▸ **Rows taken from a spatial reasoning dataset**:
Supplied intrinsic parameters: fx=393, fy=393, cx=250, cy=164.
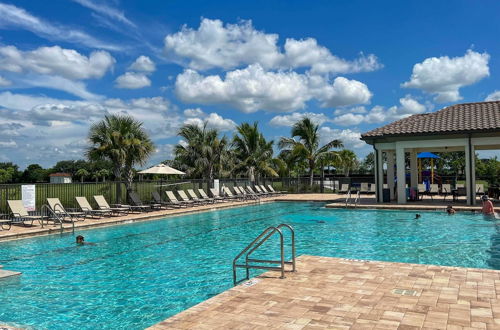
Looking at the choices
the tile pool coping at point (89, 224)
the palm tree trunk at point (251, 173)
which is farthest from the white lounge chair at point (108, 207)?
the palm tree trunk at point (251, 173)

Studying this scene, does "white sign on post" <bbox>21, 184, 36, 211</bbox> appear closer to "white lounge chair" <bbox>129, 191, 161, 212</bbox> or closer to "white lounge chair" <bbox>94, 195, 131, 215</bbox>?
"white lounge chair" <bbox>94, 195, 131, 215</bbox>

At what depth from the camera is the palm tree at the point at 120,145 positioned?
17906 mm

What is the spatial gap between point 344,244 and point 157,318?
20.2ft

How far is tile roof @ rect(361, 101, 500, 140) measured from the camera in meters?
17.5

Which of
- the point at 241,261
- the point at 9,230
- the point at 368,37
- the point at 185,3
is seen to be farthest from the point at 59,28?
the point at 368,37

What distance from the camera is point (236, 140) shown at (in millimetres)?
29359

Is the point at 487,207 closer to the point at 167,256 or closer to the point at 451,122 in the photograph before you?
the point at 451,122

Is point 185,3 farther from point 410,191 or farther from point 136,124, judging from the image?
point 410,191

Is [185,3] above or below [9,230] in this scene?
above

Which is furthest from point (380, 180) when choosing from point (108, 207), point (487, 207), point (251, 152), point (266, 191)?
point (108, 207)

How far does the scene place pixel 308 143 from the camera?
95.0 ft

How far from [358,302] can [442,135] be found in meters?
15.8

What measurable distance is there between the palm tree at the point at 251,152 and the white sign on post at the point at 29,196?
1632 centimetres

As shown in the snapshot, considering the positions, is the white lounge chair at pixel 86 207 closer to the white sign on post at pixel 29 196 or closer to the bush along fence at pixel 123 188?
the bush along fence at pixel 123 188
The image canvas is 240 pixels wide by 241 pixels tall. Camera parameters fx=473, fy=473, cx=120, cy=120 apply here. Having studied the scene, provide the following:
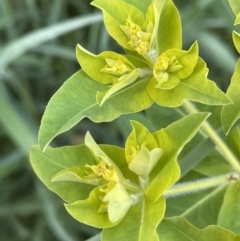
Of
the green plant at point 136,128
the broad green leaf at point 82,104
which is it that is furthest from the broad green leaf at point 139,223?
the broad green leaf at point 82,104

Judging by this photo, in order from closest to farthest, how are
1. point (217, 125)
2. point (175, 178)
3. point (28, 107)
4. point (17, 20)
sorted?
point (175, 178) < point (217, 125) < point (28, 107) < point (17, 20)

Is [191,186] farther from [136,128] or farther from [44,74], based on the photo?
[44,74]

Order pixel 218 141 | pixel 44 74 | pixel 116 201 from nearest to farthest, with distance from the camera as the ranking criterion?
pixel 116 201 < pixel 218 141 < pixel 44 74

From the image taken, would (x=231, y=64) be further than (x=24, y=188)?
No

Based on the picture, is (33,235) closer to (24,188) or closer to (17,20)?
(24,188)

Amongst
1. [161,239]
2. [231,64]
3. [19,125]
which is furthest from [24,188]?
[161,239]

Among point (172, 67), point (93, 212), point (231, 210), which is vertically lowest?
point (231, 210)

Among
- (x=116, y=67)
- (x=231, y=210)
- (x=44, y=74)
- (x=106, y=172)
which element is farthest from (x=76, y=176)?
(x=44, y=74)

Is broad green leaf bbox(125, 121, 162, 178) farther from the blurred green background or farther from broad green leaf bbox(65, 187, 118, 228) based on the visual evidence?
the blurred green background
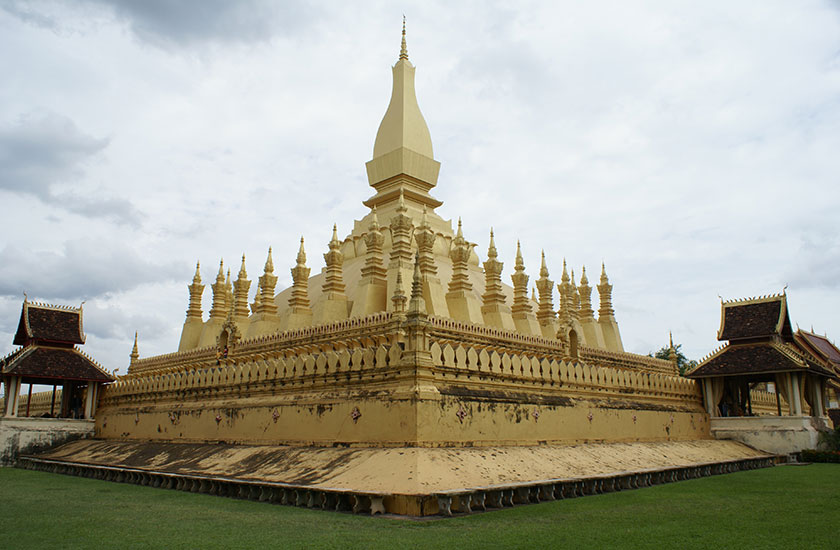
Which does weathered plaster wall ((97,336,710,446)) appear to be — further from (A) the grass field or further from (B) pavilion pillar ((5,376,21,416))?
(B) pavilion pillar ((5,376,21,416))

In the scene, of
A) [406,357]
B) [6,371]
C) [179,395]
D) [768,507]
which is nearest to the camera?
[768,507]

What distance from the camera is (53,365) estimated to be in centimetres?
2164

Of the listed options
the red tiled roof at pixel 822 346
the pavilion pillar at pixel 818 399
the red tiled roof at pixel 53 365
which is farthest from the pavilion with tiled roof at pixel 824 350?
the red tiled roof at pixel 53 365

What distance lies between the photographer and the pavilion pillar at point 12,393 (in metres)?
20.9

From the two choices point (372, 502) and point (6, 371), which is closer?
point (372, 502)

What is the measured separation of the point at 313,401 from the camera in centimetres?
1353

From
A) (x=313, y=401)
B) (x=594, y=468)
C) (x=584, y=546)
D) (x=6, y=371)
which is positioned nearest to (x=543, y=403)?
(x=594, y=468)

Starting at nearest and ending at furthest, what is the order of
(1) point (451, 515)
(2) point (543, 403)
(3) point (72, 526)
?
(3) point (72, 526) < (1) point (451, 515) < (2) point (543, 403)

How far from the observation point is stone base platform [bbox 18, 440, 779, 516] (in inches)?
378

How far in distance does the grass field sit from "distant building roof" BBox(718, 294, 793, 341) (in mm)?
10357

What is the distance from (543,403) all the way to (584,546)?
7426 mm

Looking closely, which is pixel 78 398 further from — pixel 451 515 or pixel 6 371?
pixel 451 515

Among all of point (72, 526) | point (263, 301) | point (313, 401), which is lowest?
point (72, 526)

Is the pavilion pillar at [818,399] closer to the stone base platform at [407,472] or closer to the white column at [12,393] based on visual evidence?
the stone base platform at [407,472]
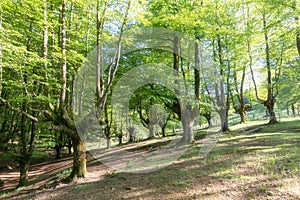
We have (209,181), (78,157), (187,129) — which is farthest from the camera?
(187,129)

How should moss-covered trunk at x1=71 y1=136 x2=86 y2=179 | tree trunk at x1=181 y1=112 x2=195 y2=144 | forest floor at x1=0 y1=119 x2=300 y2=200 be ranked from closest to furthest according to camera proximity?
forest floor at x1=0 y1=119 x2=300 y2=200, moss-covered trunk at x1=71 y1=136 x2=86 y2=179, tree trunk at x1=181 y1=112 x2=195 y2=144

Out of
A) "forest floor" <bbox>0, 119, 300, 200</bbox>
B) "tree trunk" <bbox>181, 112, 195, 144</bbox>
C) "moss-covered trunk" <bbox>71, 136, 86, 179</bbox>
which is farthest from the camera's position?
"tree trunk" <bbox>181, 112, 195, 144</bbox>

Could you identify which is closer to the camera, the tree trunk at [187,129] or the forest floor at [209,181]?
the forest floor at [209,181]

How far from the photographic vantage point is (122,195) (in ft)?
14.8

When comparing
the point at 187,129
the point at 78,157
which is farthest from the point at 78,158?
the point at 187,129

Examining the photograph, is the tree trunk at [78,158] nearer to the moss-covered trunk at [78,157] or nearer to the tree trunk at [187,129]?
the moss-covered trunk at [78,157]

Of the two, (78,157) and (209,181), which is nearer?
(209,181)

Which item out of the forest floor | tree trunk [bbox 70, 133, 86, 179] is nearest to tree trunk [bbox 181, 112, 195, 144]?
the forest floor

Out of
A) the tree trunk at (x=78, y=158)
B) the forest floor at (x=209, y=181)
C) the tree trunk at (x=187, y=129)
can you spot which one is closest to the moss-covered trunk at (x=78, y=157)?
the tree trunk at (x=78, y=158)

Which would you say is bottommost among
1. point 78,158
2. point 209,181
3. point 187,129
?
point 209,181

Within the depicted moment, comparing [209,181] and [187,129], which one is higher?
[187,129]

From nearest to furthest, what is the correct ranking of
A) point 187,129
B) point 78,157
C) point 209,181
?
point 209,181, point 78,157, point 187,129

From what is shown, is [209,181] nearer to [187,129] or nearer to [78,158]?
[78,158]

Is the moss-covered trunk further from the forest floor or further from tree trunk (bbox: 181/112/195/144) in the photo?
tree trunk (bbox: 181/112/195/144)
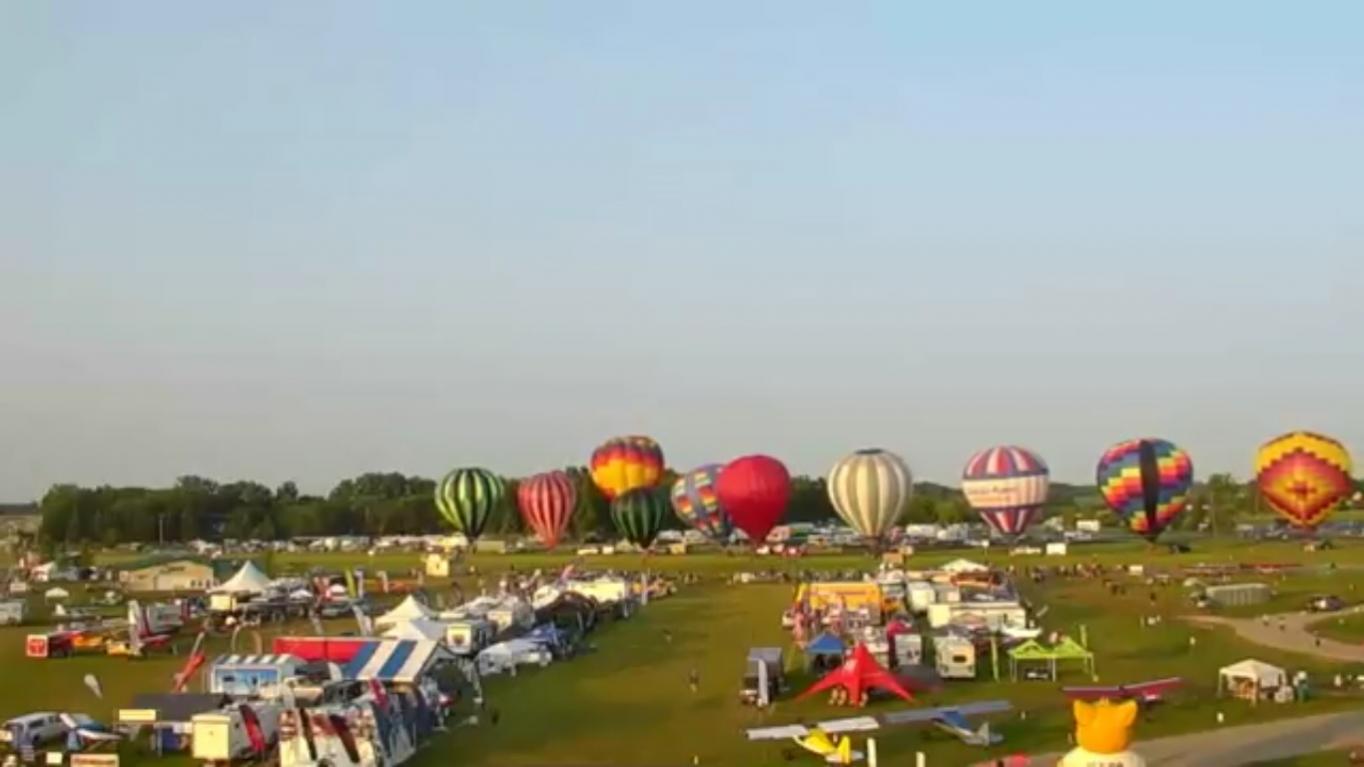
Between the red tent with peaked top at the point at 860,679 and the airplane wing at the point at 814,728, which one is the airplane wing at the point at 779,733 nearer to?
the airplane wing at the point at 814,728

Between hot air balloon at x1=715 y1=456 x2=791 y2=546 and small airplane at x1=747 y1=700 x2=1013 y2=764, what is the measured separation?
45.8 metres

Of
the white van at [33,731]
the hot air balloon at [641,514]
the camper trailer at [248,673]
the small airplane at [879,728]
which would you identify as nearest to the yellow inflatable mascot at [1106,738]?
the small airplane at [879,728]

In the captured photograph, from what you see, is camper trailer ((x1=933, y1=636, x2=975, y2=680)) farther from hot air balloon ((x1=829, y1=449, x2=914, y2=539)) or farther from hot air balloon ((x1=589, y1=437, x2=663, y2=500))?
hot air balloon ((x1=589, y1=437, x2=663, y2=500))

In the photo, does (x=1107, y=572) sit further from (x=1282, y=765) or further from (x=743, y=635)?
(x=1282, y=765)

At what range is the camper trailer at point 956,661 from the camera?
101 feet

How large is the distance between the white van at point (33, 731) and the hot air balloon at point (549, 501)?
51.2m

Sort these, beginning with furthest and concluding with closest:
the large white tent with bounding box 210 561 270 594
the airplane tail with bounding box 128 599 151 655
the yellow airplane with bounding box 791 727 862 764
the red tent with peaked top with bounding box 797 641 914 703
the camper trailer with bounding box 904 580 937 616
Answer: the large white tent with bounding box 210 561 270 594 → the camper trailer with bounding box 904 580 937 616 → the airplane tail with bounding box 128 599 151 655 → the red tent with peaked top with bounding box 797 641 914 703 → the yellow airplane with bounding box 791 727 862 764

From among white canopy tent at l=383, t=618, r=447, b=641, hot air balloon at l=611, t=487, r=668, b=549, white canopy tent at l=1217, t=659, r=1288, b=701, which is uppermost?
hot air balloon at l=611, t=487, r=668, b=549

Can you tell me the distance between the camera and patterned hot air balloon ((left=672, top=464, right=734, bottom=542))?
77.7 meters

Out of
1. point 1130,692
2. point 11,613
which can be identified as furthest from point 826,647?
point 11,613

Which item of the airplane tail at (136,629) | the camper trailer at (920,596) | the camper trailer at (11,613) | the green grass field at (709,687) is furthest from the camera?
the camper trailer at (11,613)

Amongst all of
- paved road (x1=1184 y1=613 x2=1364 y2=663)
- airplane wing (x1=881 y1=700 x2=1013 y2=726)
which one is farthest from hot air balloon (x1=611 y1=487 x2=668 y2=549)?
airplane wing (x1=881 y1=700 x2=1013 y2=726)

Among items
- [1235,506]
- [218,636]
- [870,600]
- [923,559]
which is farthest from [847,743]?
[1235,506]

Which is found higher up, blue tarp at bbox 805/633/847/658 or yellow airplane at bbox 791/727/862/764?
blue tarp at bbox 805/633/847/658
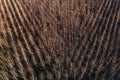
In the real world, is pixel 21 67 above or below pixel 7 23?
below

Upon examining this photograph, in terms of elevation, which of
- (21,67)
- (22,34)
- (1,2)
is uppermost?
(1,2)

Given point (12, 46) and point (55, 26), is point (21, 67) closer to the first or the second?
point (12, 46)

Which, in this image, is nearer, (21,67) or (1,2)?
(21,67)

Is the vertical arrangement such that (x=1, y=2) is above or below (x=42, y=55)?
above

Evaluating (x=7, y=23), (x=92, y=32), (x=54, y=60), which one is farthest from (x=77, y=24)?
(x=7, y=23)

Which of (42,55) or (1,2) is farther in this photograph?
(1,2)

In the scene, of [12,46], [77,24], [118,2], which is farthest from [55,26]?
[118,2]

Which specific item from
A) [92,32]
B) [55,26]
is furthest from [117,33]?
[55,26]

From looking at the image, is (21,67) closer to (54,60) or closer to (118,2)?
(54,60)
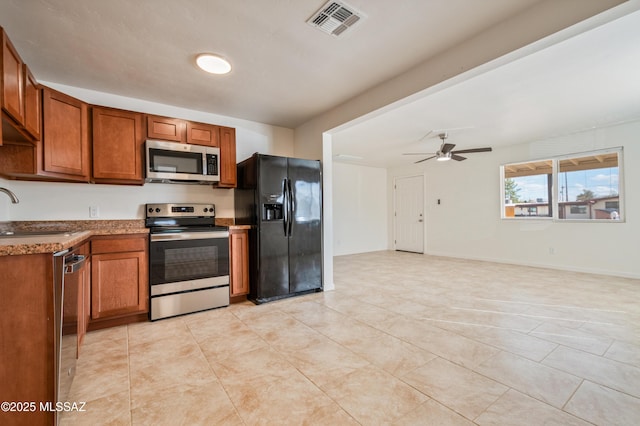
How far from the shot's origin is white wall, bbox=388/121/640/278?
429 cm

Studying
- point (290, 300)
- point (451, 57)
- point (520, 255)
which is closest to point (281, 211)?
point (290, 300)

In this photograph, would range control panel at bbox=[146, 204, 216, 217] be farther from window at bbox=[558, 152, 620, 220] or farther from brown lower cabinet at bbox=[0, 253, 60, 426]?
window at bbox=[558, 152, 620, 220]

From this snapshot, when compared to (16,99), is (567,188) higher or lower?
lower

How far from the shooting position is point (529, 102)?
3422 millimetres

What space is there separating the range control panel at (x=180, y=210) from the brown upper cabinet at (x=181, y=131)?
748 millimetres

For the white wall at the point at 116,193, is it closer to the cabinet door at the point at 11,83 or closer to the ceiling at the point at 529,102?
the cabinet door at the point at 11,83

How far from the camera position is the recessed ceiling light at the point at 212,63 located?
235 centimetres

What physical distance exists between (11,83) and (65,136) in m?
0.79

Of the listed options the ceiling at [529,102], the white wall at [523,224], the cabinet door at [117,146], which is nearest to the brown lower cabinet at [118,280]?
the cabinet door at [117,146]

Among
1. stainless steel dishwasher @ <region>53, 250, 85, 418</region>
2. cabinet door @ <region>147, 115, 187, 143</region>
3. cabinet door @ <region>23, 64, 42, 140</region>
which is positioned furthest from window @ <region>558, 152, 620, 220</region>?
cabinet door @ <region>23, 64, 42, 140</region>

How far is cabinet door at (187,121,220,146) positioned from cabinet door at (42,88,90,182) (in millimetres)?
906

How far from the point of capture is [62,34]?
2.04 meters

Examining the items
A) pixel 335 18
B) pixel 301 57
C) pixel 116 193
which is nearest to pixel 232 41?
pixel 301 57

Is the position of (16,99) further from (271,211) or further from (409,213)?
(409,213)
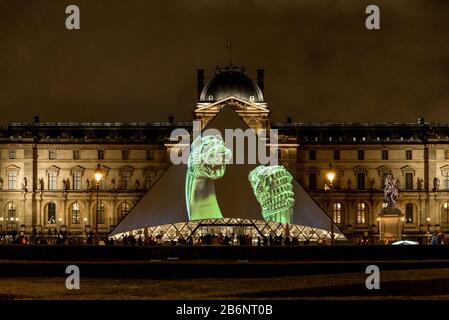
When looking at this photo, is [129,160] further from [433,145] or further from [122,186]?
[433,145]

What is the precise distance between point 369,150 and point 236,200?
158ft

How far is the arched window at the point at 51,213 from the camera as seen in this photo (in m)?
92.8

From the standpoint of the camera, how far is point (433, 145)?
9338 centimetres

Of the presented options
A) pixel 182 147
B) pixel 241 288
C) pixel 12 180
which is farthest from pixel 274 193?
pixel 12 180

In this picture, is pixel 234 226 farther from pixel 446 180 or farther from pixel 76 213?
pixel 446 180

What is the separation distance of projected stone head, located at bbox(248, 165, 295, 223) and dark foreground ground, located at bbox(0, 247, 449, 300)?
14.4 metres

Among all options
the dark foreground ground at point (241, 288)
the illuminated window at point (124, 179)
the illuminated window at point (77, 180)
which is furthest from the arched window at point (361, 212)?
the dark foreground ground at point (241, 288)

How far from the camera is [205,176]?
4831cm

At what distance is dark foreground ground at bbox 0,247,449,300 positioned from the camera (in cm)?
2241

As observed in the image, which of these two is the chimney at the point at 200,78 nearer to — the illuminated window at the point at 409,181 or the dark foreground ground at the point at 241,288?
the illuminated window at the point at 409,181

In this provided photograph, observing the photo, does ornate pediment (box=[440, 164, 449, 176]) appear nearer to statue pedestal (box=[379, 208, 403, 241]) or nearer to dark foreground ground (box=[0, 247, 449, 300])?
statue pedestal (box=[379, 208, 403, 241])

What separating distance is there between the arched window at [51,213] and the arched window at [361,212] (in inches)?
1008

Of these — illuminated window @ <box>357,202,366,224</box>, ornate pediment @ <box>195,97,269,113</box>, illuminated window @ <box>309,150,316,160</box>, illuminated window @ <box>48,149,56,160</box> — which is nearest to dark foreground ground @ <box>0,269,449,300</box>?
ornate pediment @ <box>195,97,269,113</box>
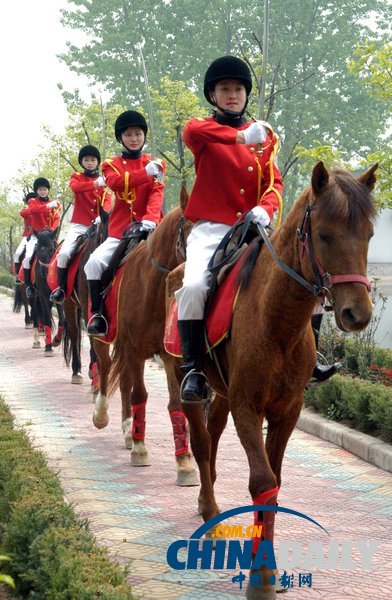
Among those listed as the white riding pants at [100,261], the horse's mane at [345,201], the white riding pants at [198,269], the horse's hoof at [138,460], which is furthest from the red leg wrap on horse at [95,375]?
the horse's mane at [345,201]

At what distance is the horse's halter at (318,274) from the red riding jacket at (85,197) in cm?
746

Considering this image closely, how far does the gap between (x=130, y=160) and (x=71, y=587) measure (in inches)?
230

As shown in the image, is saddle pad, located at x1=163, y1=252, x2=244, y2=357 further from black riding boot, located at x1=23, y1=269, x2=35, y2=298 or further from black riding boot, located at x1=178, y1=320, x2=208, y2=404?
black riding boot, located at x1=23, y1=269, x2=35, y2=298

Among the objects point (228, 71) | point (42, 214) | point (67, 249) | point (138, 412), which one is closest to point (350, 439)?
point (138, 412)

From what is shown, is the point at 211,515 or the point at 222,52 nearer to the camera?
the point at 211,515

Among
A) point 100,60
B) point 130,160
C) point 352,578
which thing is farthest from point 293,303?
point 100,60

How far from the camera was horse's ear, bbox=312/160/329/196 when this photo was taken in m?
4.30

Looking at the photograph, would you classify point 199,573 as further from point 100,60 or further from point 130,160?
point 100,60

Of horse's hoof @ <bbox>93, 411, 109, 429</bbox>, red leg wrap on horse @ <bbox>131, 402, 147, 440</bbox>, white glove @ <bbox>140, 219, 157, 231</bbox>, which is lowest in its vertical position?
horse's hoof @ <bbox>93, 411, 109, 429</bbox>

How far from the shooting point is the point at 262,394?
4812mm

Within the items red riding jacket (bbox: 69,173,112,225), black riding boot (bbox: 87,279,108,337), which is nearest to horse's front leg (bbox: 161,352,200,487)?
black riding boot (bbox: 87,279,108,337)

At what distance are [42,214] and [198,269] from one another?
48.0ft

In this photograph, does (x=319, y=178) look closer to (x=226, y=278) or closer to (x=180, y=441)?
(x=226, y=278)

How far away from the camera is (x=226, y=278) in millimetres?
5398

▸ **WRITTEN REQUEST**:
Convert the material into a numbered list, starting with its first line and going on through the line with "1632 centimetres", both included. Omit blank lines and leave the pictures out.

▸ **SOLUTION TO THIS TASK**:
1. Supplied intrinsic parameters: fx=393, fy=393, cx=250, cy=164.
2. Looking at the choices
3. the tile pool coping at point (89, 224)
4. the palm tree trunk at point (251, 173)
5. which is farthest from the white lounge chair at point (108, 207)?
6. the palm tree trunk at point (251, 173)
7. Studying this scene, does "white sign on post" <bbox>21, 184, 36, 211</bbox> appear closer to "white lounge chair" <bbox>129, 191, 161, 212</bbox> or closer to "white lounge chair" <bbox>94, 195, 131, 215</bbox>?
8. "white lounge chair" <bbox>94, 195, 131, 215</bbox>
9. At what depth from the camera is the palm tree at the point at 120,145 positioned?
10. 17906 mm
11. What is the spatial gap between point 344,244 and point 157,318?
12. 20.2ft
13. How far is tile roof @ rect(361, 101, 500, 140) measured from the camera in meters?
14. 17.5
15. Which of
16. - the point at 241,261
17. - the point at 9,230
18. - the point at 368,37
19. - the point at 185,3
20. is seen to be farthest from the point at 59,28?
21. the point at 368,37
22. What distance from the camera is point (236, 140) shown at (in millimetres)?
23. 29359
24. Is the point at 487,207 closer to the point at 167,256 or closer to the point at 451,122 in the photograph before you?
25. the point at 451,122
26. Is point 185,3 farther from point 410,191 or farther from point 136,124, judging from the image?
27. point 410,191
28. Is [185,3] above or below [9,230] in this scene?
29. above
30. Which is furthest from point (380, 180) when choosing from point (108, 207), point (487, 207), point (251, 152), point (266, 191)?
31. point (108, 207)
32. How far does the scene place pixel 308 143 from the camera?
33. 95.0 ft
34. How far from [358,302] can [442,135] be found in meters?
35. 15.8
36. What measurable distance is there between the palm tree at the point at 251,152 and the white sign on post at the point at 29,196?
37. 1632 centimetres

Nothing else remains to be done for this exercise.